Tables of genomes, genes, proteins, and taxa are stored in a SQLite3 database. There is a separate SQLite3 database file for the main database and for each order, so that most of the code is the same regardless of whether it is operating on the main database or an order-level database.

Hardware and memory requirements

The fast.genomics server has 1 TB of memory and 64 AMD Opteron 6376 CPUs running at 1.4 GHz. The server is used for other memory-intensive computations as well, but it usually has little load.

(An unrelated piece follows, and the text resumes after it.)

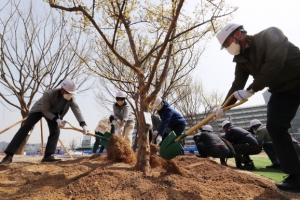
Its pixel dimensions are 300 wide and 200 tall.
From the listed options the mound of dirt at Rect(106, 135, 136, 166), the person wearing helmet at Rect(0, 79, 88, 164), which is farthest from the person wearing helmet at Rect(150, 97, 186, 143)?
the person wearing helmet at Rect(0, 79, 88, 164)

For the top-level database, which has 21.8 million proteins and 7.1 billion amino acids, the MMseqs2 database requires 63 GB. For good performance, this needs to be kept in memory. A SQLite3 database of genes takes another 5.2 GB and this should also be kept in memory. For example, to describe the taxonomic prevalence of a protein’s homologs, fast.genomics needs to look up the gene(s) and genome identifier(s) for every homolog’s protein identifier. For clustered search within each order, the clustering information (18.5 GB) needs to be kept in memory, as looking up the additional members of thousands of clusters could otherwise take several seconds. Overall, the server needs at least 87 GB of memory. We run a script, once per hour, to read these tables or files to ensure that they are kept in memory. In the future, we hope to switch to solid state storage, and this then will be less important.

Data Availability

Fast.genomics is available at http://fast.genomics.lbl.gov. The source code and the database have also been archived at figshare (https://doi.org/10.6084/m9.figshare.24010353.v1).

Funding Statement

This material by ENIGMA- Ecosystems and Networks Integrated with Genes and Molecular Assemblies (http://enigma.lbl.gov), a Science Focus Area Program at Lawrence Berkeley National Laboratory is based upon work supported by the U.S. Department of Energy, Office of Science, Office of Biological & Environmental Research under contract number DE-AC02-05CH11231 The funders had no role in study design, data collection and analysis, decision to publish, or preparation of the manuscript.